Josef half Anna „Kleine Feiglinge“ zu verkaufen. Das war neu. Franz’ und Annas Vater, der Wirt vom Gasthaus „Zum Krug“, wollte es mal mit dem süßen Wodka-Sirup-Gemisch probieren. Es lief wie geschmiert, vor allem die Frauen mochten es lieber als die scharfen Schnäpse. Josef trug das Tablett mit den Fläschchen, Anna stellte sie auf den Tisch. Bald war das Tablett leer.
„Wir sind ein gutes Verkaufsteam, wir können zusammen Geschäfte machen“, sagte Anna und lachte Josef an, so dass er ganz stolz war und sich freute, dass sie ihn ausgesucht hatte.
„Komm, wir holen neue, vielleicht will meine Mutter auch einen.“

Die zuständige Kellnerin in der Getränkeausgabe suchte zwischen Kisten mit „Almdudlern“, Bierfässern, Kartons voll Schnapsflaschen, fand aber nur noch ein paar Fläschchen.
„Das lohnt nicht mehr. Lasst mal, es war ohnehin nur ein Versuch, ob’s läuft. Geht lieber spielen.“
„Ich möchte meiner Mutter gerne noch einen bringen.“
Die Kellnerin gab Josef zwei Stück, er stopfte sie in die Taschen seiner Lederhose.
*
Vater und Mutter saßen an einem Tisch mit dem Bürgermeister, der auch den Skilift in St. Luz betrieb, dem Fremdenverkehrsdirektor und den zwei anderen großen Bauern. Mit dabei auch die Frauen, alle in Tracht.
„Komm her, mein Sohn, zeig dem Bürgermeister deine Hand.“ Der Vater zog Josef zu sich: „Ich sag’s ja schon seit Jahren, dass diese Treppe eine Schande ist.“
Josef musste sich setzen und die Hand mit dem Pflaster auf den Tisch legen.
„Ist schon besser jetzt.“
„Besser, besser, es hätte überhaupt nicht passieren dürfen.“ Der Vater wirkte empört, seine Lippen waren aber nur etwas feucht. Der Bürgermeister lehnte sich zu ihm: „Ist doch gut jetzt, Sepp. Ich hab’ ja gesagt, dass wir das im Gemeinderat besprechen. Reg dich nicht auf, erzähl uns lieber einen Witz.“
„Sepp hin, Sepp her, mein Sohn wurde von einer öffentlichen Treppe verletzt. Eigentlich müssten wir Schmerzensgeld verlangen. Noch dazu ist es eine kostbare Skifahrerhand.“ “
Er hatte einen grollenden Ton, aber Josef merkte , der Schlagabtausch machte dem Vater Spaß. Er liebte es, wenn alle ihm zuhörten, und wenn er gut drauf war, unterhielt er ganze Runden mit seinen Witzen.

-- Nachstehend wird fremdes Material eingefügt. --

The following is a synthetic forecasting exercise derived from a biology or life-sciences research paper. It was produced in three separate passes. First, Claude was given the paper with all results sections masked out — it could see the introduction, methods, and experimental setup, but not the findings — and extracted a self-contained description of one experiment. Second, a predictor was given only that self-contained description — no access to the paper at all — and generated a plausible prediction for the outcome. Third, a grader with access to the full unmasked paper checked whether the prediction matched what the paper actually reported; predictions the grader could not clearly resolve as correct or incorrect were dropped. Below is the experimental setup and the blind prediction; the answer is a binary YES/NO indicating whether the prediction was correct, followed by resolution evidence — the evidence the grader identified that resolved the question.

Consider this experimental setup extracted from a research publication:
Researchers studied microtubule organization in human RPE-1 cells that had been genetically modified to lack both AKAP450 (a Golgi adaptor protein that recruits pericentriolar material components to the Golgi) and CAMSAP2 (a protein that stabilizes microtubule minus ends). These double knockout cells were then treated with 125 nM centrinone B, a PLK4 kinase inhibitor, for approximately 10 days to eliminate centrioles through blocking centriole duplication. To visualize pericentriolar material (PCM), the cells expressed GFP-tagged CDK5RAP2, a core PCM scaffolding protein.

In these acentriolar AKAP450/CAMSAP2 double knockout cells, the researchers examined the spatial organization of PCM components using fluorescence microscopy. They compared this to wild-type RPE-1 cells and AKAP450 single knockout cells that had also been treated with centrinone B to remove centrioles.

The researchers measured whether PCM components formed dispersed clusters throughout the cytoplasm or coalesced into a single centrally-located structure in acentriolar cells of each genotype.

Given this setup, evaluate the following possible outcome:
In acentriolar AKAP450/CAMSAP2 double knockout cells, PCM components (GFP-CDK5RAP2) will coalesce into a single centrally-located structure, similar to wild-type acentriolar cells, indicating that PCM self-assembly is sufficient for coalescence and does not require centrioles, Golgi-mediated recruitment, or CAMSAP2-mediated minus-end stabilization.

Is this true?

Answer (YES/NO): NO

„Okay, gewonnen. Und jetzt gebe ich eine Runde aus und gut is’“,sagte der Bürgermeister. Er berührte leicht Josefs Hand.
„Auch einen, Josef? Gegen den Wundschmerz?“
Er lachte, Josef lachte mit, natürlich war es ein Scherz.
Eine der Kellnerinnen, die mit Tabletts voller Schnapsgläser herumgingen, stellte vor jeden Erwachsenen eines. Der Vater tippte auf den Tisch vor Josef.
„Hier auch.“
Der Bürgermeister schaute erschrocken, keiner sagte was.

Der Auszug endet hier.